Accurate information is that recorded correctly from the original transaction.
Complete information is one where all transactions have been recorded, with no transactions are missing or purposely omitted.
Reliable information is that which is both accurate and complete, consistently, so that it can be relied upon for decision making.
Relevant information is that which is useful in the decision making process (and is highly dependent on the decision being made of course!)
Timely information is that which is produced so that it is available when decisions need to be made.

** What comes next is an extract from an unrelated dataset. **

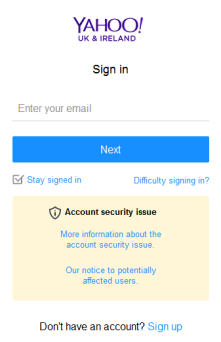 Yahoo mail uk account registration and sign in  yahoo.co.uk   UK portal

Information that managers need to make decisions on a daily basis in a business must meet all of these requirements. Accurate and complete information, that then becomes reliable, is the product of strong systems of internal control and accounting systems. Where information for decision making is incomplete – managers may not make the best decision for the business. Decision makers must decide what information is relevant to their needs, a common deficiency in decision making is simply accepting whatever reports your business’s information systems provide, rather than considering what information is really useful in the decision making process and trying to obtain it. If information is not provided in a timely manner, managers may not be able to react to the changes in the industry or moves by competitors quickly enough – resulting in lost customer share, declining revenues and declining profits.
Therefore, if you’re making decisions in a business – as an accountant, as a marketing executive, as a supply chain manager – it is wise to keep these characteristics in mind when evaluating the information available to you to support decision making.